My mother used to always sing this song to me when I was a kid. It was from the Monkees or someone. Someday man, I think it was called. The lyrics were, I was born a someday man or a maybe child. My mom used to sing that song and turn to me and say, that’s you, a someday man or a maybe child, because you’re always dreaming or putting things off. You never commit to anything, she said. You never put yourself out there. Then she’d laugh and dance around the kitchen, making goddamned old fashioned hamburgers for my old man. My mom should’ve been a motivational speaker instead of a goddamned liquor store clerk. But Dina accused me of the same shit, so she couldn’t have been that far off.
I thought about that Someday Man song while sitting in the car with my dead cat, as Springsteen played.
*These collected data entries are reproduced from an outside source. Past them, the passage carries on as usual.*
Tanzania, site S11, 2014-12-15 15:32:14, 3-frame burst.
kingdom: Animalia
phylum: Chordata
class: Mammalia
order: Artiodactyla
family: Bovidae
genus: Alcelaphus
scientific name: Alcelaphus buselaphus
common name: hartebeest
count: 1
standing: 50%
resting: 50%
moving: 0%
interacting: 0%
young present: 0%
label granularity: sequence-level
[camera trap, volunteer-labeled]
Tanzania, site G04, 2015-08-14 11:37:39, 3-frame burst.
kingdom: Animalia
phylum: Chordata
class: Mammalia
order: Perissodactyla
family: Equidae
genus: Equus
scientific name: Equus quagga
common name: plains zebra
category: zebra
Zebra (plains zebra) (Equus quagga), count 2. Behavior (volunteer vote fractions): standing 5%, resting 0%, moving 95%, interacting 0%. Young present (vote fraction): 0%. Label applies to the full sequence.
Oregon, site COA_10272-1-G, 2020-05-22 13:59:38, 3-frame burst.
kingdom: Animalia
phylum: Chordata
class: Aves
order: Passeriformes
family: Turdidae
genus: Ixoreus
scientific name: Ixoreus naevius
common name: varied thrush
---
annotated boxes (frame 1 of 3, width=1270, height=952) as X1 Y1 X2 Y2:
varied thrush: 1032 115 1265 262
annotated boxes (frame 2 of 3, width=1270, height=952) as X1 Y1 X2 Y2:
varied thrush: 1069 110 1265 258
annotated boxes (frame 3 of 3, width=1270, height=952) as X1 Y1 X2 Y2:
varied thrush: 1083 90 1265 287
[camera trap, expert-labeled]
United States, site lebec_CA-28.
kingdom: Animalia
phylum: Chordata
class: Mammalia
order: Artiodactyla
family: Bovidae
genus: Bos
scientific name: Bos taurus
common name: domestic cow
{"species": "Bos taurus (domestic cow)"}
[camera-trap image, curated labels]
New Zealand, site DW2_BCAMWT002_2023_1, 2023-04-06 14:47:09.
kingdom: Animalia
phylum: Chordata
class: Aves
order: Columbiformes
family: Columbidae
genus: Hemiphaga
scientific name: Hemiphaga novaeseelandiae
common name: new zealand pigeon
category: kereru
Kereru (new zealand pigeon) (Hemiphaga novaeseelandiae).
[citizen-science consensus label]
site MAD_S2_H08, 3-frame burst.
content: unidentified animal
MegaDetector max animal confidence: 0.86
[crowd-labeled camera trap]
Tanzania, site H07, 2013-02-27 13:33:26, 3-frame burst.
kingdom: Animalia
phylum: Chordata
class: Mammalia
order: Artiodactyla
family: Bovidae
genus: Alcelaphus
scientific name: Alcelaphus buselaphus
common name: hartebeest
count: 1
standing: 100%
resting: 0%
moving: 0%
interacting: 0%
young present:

I wished that I’d had it to listen to in the moment. Maybe it would be a comfort to me. But you know what they say about wishing.
I finished the Natural Light and grabbed another one. I took a long pull and got out of the car. I went over to the passenger side and got the bag of tomatoes and eggs. I thought about grabbing Fluffy too, and setting him at the doorstep of the vet clinic once I was finished. I figured doing that as one big and final fuck you. But a dead cat would’ve been overkill. Plus how would I explain that one to Dina.
I put the beer on the roof of the car and took the bag closer to the vet’s window. No one was on the street. I set the bag down, grabbed one of the tomatoes, and threw it off the side of the building. It splattered and made a dark star-shape on the brick. Then I threw the other one. I went back and got my beer and looked at the tomato stains, proud of my work. I took a pull on the beer and toasted Fluffy again. Then I went back to my spot and got out the eggs. I started tossing them at the vet’s nice, big window. I tossed the whole dozen. They cracked and splattered. Too bad it wasn’t a cold night. The mess looked like modern art. I felt like an artist. I felt good for the first time in a month. Man, I felt like something.